Das Mädchen steht mit seiner Mutter am Eck zur Bekstraße. Sie reden in seltsamem Deutsch darüber, welcher Weg der beste zur Schule sei und als ich schon fast an ihnen vorbei bin, spricht die Frau mich an.
»Du, warte doch mal.« Niemand sonst ist auf der Straße, also meint sie wohl mich und ich bleibe stehen. »Bist du auch auf der Sonnenhofschule?« Ich nicke. »Aha«, sagt sie und schaut zu dem Mädchen. »Siehst du?
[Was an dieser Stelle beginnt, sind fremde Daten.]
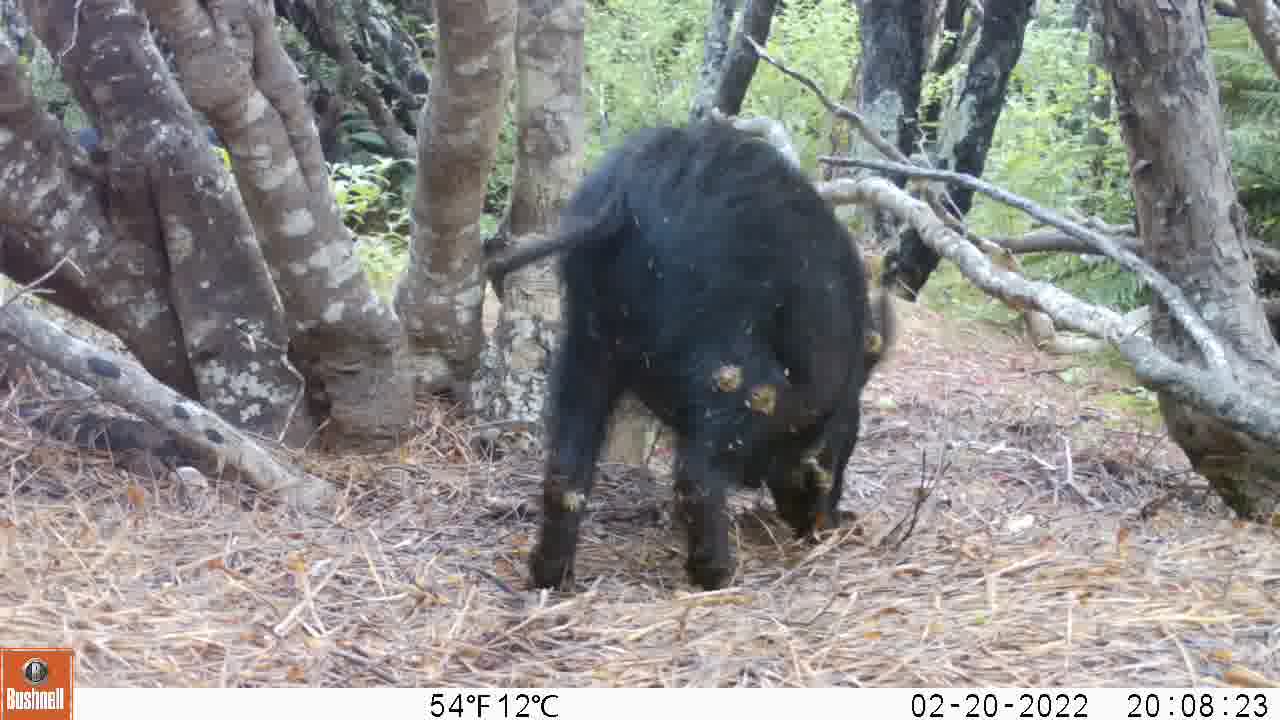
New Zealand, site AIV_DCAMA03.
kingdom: Animalia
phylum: Chordata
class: Mammalia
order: Artiodactyla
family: Suidae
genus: Sus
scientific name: Sus scrofa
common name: pig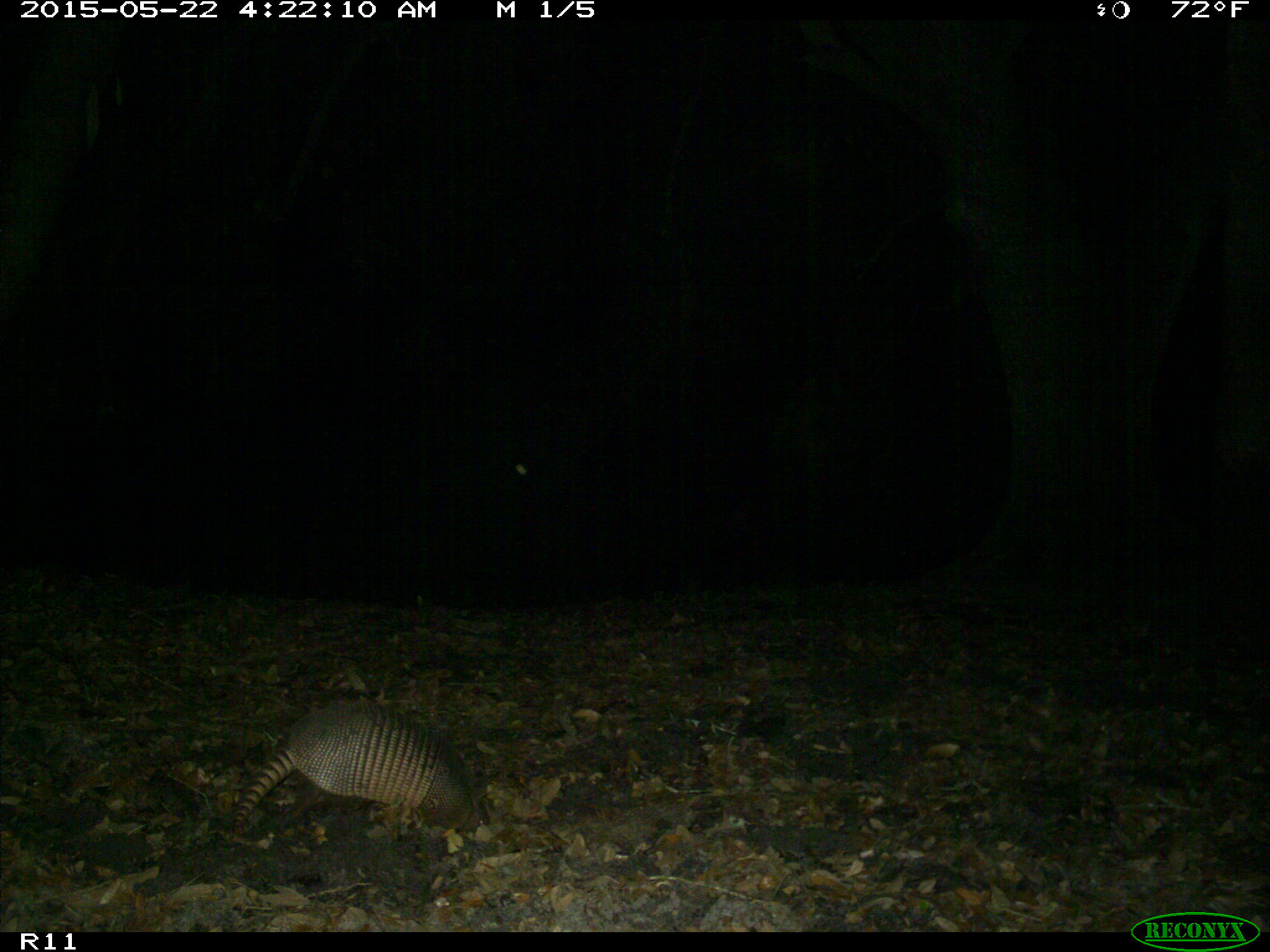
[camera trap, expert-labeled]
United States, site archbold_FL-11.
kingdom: Animalia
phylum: Chordata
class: Mammalia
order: Cingulata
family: Dasypodidae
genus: Dasypus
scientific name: Dasypus novemcinctus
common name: nine-banded armadillo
Da ist schon jemand, mit dem du zusammen zur Schule gehen kannst.« Ich erwidere nichts, warte und weiß nicht genau, was ich nun tun soll. Das freundliche Gesicht der Frau verscheucht meine Zweifel. »Wie heißt du?«, will sie wissen.
»Heinrich.«
»Heinrisch … das ist ein sehr alter Name. Wie schön.« Sie deutet auf das Mädchen. »Das ist meine Tochter Patricia. Und ich bin die Jeannes.« Sie sagt ‚Schann‘. Diesen Namen habe ich noch nie gehört. Ich wundere mich über ihre Art zu sprechen. ‚Heinrisch‘ hört sich sehr seltsam an. Sie sind bestimmt nicht aus Pforzheim. »Komm, Heinrisch, ich gehe mit euch beiden zur Schule. Du zeigst uns den Weg. Einverstanden?«
»Das mach ich.«
Jeannes nimmt die Hand ihrer Tochter. Wir überqueren die Straße zum Naumann-Weg. Ab hier stehen nur neue Häuser. Flach, weiß und eines wie das andere. Nach ein paar Metern reicht mir Patricias Mama die Hand. Sie ist voller Sommersprossen. Ich greife zu. »Wir kommen aus Frankreich«, sagt sie. »Aus dem Elsass. Warst du schon einmal in Frankreich, Heinrisch?«
»Nein, noch nie.«
Ich ziehe an ihrer Hand und lenke uns auf den Fußweg zwischen die Häuser.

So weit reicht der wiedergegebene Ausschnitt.